Como o Poder Judiciário Trabalhista tem contribuído para a conscientização sobre saúde e segurança no trabalho?
A Justiça do Trabalho tem um papel que transcende a solução de conflitos. Somos agentes promotores da cultura da prevenção. O Programa Trabalho Seguro, coordenado nacionalmente pelo TST (Tribunal Superior do Trabalho), é um exemplo vivo disso. Ele busca enraizar práticas seguras nas empresas com ações educativas, campanhas de conscientização e estímulo ao diálogo entre instituições.
Sabemos que neste ano prédios públicos como o do TRT e monumentos ganharam iluminação verde. Qual é o simbolismo dessa ação?
A iluminação verde é um gesto simbólico, mas carregado de significado. Representa a esperança de ambientes laborais mais seguros, saudáveis e humanos. Iluminar nossos prédios públicos é, acima de tudo, uma forma de comunicar à população que essa pauta é prioritária.
“Muitos acidentes e doenças
ocupacionais sequer chegam
ao conhecimento das autoridades”
Na sua visão, quais são os maiores desafios enfrentados atualmente quando falamos de segurança no ambiente de trabalho?
O primeiro grande desafio é a subnotificação. Muitos acidentes e doenças ocupacionais sequer chegam ao conhecimento das autoridades. Em segundo lugar, há a persistência de culturas organizacionais que negligenciam a prevenção. Por fim, há um déficit na integração entre as áreas de saúde, segurança, gestão e RH (Recursos Humanos) nas empresas.
Os transtornos mentais e psicossociais vêm crescendo como causas de afastamentos. Como a Justiça do Trabalho enxerga esse cenário?
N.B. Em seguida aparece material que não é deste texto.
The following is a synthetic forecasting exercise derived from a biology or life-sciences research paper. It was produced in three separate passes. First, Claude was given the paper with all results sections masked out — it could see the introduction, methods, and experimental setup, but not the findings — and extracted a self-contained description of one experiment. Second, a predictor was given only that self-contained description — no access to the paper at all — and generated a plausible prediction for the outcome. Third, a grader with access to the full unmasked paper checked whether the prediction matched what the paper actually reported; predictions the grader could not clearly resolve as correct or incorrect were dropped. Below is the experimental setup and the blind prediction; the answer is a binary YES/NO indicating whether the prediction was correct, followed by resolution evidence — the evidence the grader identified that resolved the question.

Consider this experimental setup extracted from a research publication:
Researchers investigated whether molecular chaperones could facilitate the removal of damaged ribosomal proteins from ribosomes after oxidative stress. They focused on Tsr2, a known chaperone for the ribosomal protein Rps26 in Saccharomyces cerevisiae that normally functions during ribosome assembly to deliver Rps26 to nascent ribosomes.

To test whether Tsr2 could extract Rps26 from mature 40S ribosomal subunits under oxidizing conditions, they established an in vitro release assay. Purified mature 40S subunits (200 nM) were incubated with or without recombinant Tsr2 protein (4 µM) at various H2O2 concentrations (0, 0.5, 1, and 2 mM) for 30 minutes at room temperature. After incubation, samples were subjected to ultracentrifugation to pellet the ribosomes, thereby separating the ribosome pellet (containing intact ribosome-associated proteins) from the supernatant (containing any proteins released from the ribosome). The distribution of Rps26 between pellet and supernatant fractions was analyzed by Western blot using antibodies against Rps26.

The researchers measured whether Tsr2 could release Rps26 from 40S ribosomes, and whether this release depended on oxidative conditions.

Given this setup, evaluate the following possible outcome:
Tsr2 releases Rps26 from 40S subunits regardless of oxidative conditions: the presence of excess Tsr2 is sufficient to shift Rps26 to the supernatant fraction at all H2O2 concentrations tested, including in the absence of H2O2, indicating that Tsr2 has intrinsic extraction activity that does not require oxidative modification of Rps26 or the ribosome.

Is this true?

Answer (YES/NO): NO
Estamos diante de um novo perfil de adoecimento que pode estar relacionado ao trabalho. Há casos em que transtornos mentais, como depressão e ansiedade, podem estar ligados a práticas organizacionais abusivas, jornadas exaustivas e assédio moral. A Justiça do Trabalho e o MPT (Ministério Público do Trabalho) têm destinado especial atenção a essas questões, garantindo, quando necessário, a reparação correspondente ao dano.
“Vamos juntos construir
ambientes onde a vida
seja prioridade”
Qual a importância de uma cultura organizacional voltada à prevenção de acidentes?
Muito além de cumprir normas, prevenção precisa estar na cultura da empresa, nos seus valores e práticas diárias. Isso inclui desde o treinamento de lideranças até a escuta ativa dos trabalhadores. Uma cultura de prevenção envolve transparência, respeito e empatia.
O senhor acredita que as novas tecnologias e a inteligência artificial podem ajudar no monitoramento e prevenção de riscos no trabalho?
Sem dúvida. Hoje, já existem softwares capazes de monitorar condições ergonômicas e antecipar riscos. A inteligência artificial pode ser uma aliada poderosa, desde que esteja a serviço da dignidade humana, preservando o direito à privacidade e à desconexão.
Qual mensagem o senhor deixa aos empregadores, trabalhadores e estudantes sobre a importância do Abril Verde?
O Abril Verde é um convite à reflexão e à ação. Aos empregadores: prevenir é investir no seu maior patrimônio, que é o ser humano. Aos trabalhadores: conhecer seus deveres e direitos é o primeiro passo para a dignidade do trabalho. E aos estudantes: saúde e segurança no trabalho são a base de uma sociedade justa e sustentável. Vamos juntos construir ambientes onde a vida seja prioridade.